═══ Texte
Les institutions, fournissant un enseignement supérieur, établies avant la guerre incluent l’Ecole française d’enseignement médical pour l’Afrique de l’Ouest, fondée à Dakar en 1918, l’Ecole William Pontee établie à Gorée en 1903 qui dispensait un certain enseignement en matière de médecine et formait des enseignants, comprenait une école d’ingénieurs nautiques ainsi qu’une école de médecine vétérinaire, respectivement à Gorée et à Bamako, et une école polytechnique également à Bamako.

Ce n’est qu’à la fin de la 2ème Guerre Mondiale que des efforts plus systématiques ont été entrepris par les gouvernements coloniaux afin d’établir un système d’enseignement supérieur. Dans les colonies britanniques, l’ère nouvelle a commencé avec la fondation d’université au Nigeria (Ibadan 1947), Ghana (Legon 1948), Soudan (Khartoum 1949 qui est le résultat de la fusion du Gordon Memorial College et de la Kitchener Medical School) et en Ouganda, Makerere dont le niveau a été rehaussé en 1949.

Par ailleurs, au Kenya, le Royal Technical College a été établi à Nairobi, cependant, que plus au sud le University College of Salisbury a été fondé en 1953 et renommé deux ans plus tard le University College of Rhodesia and Nyasaland. Fourah Bay College est devenue University College de la Sierra Leone.. La plupart de ces nouvelles universités ou d’institutions améliorées ont servi d’universités régionales, affiliées à l’université de Londres dont provenaient les diplômes et autres crédits académiques

Après la guerre, les universités françaises ont aussi essaimé vers les colonies. Ainsi l’université de Paris a établi un institut d’enseignement supérieur à Tunis en 1945, et conjointement avec l’université de Bordeaux, un autre à Dakar en 1950, devenu l’université de Dakar en 1957, et à Antananarivo en 1955 – devenu l’université d’Antananarivo en 1960. En Algérie, l’accès à l’université d’Alger a été légèrement assoupli pour les Algériens. Toutefois au moment de la révolution en 1952, il n’y avait guère plus de 1000 Algériens diplômés de cette université. Dans le reste de l’empire français, l’enseignement supérieur a dû attendre l’indépendance pour prendre son essor.

Les Belges au Congo ont adopté la politique française et l’Université Catholique de Louvain a établi le Centre universitaire de Lovanium (Petit Louvain) en 1949 avec lequel elle a maintenu une filiation en 1954, cependant que l’Etat fondait l’université officielle à Lubumbashi. Lovanium recevait également des étudiants du Rwanda et du Burundi.

Dans les colonies portugaises l’enseignement supérieur n’as guère évolué jusqu’au début des années 60. En Angola des séminaires pour la formation des prêtres ont été mis sur pied en 1958 à Luanda et à Huambo, suivis de l’établissement d’universités générales en Angola et au Mozambique comme branche du système universitaire portugais, lesquelles ont été converties en 1968, respectivement en l’université d’Angola et l’université de Lourenço Marques.

Au cours de cette période, le régime d’Apartheid fût établi en Afrique du Sud en 1948 avec pour corollaire le déni de l’enseignement supérieur sur des bases de ségrégation raciale. La population noire ne pouvait plus suivre les cours d’une université « blanche » à moins d’une autorisation spéciale du gouvernement et des universités séparées furent créées à l’intention des Africains dans les territoires autonomes ainsi que dans les villes principales pour les « Colorés » et les « Indiens ».
══════
Tâches demandées ::
(a) Pouvez-vous réécrire le passage du texte sur l'enseignement supérieur en Afrique coloniale qui va de « Les institutions, fournissant » jusqu'à « également à Bamako. », en remplaçant « Bamako » par « Ségou » ?
(b) Pouvez-vous écrire la suite du texte sur l'enseignement supérieur en Afrique coloniale, à partir de l'endroit où il s'arrête ?
═══ Extraits de données
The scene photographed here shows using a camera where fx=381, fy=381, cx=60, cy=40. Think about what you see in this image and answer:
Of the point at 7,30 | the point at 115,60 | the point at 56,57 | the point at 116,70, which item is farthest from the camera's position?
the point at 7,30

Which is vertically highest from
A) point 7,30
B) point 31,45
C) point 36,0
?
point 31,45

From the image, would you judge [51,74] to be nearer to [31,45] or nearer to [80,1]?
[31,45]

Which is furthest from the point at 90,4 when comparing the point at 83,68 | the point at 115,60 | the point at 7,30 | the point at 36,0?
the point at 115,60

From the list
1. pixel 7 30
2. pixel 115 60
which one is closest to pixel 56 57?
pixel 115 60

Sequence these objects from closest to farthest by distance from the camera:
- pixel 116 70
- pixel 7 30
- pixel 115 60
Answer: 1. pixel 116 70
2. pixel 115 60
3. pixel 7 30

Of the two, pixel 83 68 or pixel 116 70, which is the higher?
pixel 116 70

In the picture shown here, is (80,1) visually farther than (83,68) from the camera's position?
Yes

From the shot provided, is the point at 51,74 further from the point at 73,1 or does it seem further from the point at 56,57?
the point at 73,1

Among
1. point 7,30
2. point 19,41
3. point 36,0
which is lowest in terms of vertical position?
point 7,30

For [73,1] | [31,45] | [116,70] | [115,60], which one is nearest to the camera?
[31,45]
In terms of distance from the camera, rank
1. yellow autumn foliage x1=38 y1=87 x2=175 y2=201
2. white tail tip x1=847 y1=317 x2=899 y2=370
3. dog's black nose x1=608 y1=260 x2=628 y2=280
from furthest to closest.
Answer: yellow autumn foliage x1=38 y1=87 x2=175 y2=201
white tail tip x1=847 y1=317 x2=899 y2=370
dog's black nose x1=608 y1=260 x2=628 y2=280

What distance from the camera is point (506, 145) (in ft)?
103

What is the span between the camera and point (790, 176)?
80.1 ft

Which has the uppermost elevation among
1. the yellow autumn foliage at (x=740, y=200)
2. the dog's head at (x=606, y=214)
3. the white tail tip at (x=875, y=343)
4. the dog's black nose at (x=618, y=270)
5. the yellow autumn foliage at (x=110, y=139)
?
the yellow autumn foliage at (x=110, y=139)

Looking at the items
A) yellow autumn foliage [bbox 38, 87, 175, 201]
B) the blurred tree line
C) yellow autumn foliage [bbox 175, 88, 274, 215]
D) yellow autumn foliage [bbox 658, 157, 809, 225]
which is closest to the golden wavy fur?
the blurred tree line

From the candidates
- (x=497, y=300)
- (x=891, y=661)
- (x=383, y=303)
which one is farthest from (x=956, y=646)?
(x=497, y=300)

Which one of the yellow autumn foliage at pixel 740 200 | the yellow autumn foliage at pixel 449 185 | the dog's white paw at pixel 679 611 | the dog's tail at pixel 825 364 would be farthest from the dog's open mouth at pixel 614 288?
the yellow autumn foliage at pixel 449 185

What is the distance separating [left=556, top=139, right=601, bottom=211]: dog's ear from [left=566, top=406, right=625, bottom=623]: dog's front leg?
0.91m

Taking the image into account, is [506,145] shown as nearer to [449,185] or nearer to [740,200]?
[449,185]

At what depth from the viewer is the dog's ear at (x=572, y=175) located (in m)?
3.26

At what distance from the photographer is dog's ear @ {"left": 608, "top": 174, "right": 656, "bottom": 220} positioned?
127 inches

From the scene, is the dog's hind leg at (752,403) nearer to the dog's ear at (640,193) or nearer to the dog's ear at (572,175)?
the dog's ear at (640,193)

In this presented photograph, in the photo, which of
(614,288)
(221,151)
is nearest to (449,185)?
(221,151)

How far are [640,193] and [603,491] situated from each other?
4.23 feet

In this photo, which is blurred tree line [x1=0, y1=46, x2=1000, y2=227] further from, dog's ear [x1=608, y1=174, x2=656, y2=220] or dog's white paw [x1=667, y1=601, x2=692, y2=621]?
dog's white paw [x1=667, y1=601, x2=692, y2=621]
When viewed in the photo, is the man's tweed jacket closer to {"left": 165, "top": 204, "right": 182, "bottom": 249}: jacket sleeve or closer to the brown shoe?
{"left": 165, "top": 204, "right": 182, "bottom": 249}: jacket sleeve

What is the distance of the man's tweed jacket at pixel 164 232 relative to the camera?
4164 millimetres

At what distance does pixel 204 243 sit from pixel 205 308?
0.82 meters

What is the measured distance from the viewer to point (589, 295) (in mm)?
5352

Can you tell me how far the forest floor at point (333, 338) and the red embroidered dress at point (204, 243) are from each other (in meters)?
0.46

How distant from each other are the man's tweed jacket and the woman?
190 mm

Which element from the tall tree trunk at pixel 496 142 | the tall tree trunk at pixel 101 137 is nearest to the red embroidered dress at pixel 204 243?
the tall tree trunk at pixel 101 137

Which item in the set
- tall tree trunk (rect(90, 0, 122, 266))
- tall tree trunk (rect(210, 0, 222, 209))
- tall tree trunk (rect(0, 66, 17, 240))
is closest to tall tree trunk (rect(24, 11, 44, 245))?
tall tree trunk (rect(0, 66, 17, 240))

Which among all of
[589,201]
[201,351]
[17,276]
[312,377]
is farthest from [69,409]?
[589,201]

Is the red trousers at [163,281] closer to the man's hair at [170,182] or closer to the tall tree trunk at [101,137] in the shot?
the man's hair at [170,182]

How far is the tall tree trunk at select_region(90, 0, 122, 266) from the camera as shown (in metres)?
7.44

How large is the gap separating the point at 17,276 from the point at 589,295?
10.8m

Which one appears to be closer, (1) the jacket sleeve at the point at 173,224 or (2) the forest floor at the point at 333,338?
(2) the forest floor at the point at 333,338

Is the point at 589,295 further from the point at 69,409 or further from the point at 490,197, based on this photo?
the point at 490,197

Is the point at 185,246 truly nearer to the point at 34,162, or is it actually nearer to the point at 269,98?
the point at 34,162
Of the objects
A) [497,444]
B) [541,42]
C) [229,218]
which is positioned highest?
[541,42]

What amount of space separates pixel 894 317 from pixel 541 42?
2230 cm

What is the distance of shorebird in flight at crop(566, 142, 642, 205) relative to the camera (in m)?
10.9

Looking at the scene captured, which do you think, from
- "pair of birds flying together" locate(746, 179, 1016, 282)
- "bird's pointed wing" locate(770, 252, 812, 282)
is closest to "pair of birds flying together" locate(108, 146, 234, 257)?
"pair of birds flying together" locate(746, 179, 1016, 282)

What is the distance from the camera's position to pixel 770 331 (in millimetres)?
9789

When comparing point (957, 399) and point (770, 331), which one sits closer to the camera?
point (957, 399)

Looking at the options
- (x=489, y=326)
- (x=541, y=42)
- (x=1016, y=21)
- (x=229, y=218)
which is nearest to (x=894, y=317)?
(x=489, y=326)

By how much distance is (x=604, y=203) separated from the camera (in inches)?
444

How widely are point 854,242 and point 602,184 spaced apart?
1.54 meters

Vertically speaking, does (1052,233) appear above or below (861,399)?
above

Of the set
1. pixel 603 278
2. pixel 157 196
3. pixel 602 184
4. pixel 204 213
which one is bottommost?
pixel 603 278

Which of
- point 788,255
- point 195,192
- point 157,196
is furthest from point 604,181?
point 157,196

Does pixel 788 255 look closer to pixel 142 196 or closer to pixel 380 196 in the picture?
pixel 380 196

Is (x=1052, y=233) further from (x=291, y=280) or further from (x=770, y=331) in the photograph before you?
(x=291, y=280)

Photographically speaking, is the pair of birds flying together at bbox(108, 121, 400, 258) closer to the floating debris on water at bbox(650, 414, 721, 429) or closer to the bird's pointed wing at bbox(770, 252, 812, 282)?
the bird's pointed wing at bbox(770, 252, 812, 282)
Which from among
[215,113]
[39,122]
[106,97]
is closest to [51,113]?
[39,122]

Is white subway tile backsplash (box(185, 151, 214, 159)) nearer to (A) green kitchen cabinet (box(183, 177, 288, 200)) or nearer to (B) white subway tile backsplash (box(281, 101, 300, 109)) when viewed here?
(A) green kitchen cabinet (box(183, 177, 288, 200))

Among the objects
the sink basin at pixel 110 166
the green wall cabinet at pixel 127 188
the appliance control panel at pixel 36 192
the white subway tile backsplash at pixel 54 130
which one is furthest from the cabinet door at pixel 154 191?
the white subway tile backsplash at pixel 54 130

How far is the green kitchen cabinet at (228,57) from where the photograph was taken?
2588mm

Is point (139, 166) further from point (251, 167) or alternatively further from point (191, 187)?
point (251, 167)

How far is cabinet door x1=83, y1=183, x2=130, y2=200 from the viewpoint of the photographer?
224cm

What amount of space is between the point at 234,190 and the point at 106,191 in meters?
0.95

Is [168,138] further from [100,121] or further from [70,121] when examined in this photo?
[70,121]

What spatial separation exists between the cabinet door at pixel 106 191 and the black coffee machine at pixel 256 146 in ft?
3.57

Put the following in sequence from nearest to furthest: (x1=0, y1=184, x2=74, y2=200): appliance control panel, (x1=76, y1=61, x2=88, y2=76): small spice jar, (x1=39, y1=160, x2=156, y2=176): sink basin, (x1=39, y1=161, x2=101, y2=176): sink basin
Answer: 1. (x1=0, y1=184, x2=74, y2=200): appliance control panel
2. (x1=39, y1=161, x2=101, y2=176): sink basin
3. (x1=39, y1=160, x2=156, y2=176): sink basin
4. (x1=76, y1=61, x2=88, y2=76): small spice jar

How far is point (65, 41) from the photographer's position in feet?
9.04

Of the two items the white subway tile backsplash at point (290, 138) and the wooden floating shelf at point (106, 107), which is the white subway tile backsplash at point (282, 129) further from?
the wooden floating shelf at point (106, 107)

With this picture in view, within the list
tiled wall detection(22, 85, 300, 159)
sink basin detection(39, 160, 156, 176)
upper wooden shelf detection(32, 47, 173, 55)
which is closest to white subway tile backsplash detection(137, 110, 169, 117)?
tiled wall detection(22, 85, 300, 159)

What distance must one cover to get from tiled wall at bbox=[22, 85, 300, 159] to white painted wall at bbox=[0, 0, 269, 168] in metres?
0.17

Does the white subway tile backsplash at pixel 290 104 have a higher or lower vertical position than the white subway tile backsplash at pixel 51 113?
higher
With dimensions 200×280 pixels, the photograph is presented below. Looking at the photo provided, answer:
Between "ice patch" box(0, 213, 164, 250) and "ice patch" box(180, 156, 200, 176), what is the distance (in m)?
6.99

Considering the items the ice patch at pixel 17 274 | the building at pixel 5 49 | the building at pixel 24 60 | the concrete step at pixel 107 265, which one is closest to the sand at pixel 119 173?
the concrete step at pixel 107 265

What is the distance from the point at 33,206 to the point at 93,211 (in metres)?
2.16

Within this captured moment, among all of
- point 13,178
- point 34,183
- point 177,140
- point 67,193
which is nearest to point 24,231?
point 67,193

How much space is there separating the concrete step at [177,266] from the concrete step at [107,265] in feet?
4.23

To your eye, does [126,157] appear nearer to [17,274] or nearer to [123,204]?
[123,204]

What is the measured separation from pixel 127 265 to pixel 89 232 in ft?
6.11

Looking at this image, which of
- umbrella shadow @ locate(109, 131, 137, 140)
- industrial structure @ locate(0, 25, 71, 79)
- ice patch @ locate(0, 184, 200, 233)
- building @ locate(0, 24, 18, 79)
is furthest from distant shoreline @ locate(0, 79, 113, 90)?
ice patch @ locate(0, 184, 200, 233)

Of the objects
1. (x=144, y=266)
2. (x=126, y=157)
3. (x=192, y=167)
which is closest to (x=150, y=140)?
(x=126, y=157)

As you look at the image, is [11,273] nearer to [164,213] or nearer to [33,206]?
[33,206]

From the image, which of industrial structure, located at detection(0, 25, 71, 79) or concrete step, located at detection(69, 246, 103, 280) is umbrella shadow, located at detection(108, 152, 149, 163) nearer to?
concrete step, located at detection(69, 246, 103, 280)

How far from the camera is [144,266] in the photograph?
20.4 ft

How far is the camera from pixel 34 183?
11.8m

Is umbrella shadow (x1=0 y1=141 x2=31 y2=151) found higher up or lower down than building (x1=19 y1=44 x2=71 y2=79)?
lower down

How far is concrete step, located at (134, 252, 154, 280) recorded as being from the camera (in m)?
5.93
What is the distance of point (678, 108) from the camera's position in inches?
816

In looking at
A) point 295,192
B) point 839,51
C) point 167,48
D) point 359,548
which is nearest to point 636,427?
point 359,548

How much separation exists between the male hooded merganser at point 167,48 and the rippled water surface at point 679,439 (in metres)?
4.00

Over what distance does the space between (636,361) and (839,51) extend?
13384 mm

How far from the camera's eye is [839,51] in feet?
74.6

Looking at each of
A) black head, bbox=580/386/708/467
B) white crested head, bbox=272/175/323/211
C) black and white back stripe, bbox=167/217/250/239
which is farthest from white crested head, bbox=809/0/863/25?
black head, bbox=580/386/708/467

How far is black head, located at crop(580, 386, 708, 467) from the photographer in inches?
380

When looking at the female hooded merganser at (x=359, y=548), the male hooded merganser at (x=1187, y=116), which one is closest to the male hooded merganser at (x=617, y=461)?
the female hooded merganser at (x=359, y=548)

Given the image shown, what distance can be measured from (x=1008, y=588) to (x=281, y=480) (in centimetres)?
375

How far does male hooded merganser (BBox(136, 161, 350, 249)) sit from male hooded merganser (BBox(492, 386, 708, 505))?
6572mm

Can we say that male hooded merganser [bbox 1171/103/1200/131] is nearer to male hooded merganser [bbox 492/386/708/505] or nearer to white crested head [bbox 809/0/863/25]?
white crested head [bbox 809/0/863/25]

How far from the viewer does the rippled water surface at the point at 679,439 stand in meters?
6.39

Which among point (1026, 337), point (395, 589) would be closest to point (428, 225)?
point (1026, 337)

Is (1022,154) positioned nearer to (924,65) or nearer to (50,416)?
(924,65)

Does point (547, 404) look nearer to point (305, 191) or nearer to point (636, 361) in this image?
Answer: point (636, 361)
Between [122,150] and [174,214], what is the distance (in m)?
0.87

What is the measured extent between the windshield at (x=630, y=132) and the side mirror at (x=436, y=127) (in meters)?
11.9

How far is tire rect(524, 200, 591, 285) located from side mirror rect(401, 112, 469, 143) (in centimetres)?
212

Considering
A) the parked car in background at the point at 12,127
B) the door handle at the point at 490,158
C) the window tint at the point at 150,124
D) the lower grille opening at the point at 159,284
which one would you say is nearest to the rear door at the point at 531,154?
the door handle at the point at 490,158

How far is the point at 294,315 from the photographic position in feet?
══════
Réponses rédigées ::
(a)
Les institutions, fournissant un enseignement supérieur, établies avant la guerre incluent l’Ecole française d’enseignement médical pour l’Afrique de l’Ouest, fondée à Dakar en 1918, l’Ecole William Pontee établie à Gorée en 1903 qui dispensait un certain enseignement en matière de médecine et formait des enseignants, comprenait une école d’ingénieurs nautiques ainsi qu’une école de médecine vétérinaire, respectivement à Gorée et à Ségou, et une école polytechnique également à Ségou.

(b)
En 1994, l’année de l’avènement de la démocratie dans le pays et du premier gouvernement élu, il y avait 36 institutions dispensant un enseignement supérieur dont 21 universités et 15 technicum, desquels 19 étaient réservés aux Blancs, 2 aux « Colorés », 2 pour les Indiens et 13 pour les Africains. Inutile de dire que les ressources allouées à l’enseignement supérieur destiné aux Blancs étaient beaucoup plus importantes que celles pour les écoles fréquentées par les autres « races », les Africains obtenant la part la moindre.

En Namibie, pays sous occupation sud-africaine depuis la fin de la 1ère guerre mondiale jusqu’à l’indépendance en 1990, l’enseignement supérieur n’a été disponible qu’à partir de 1980 avec la fondation de l’Academy for Tertiary Education, suivie par la création du Technicum de Namibie ainsi que le College for Out-Of-School Training.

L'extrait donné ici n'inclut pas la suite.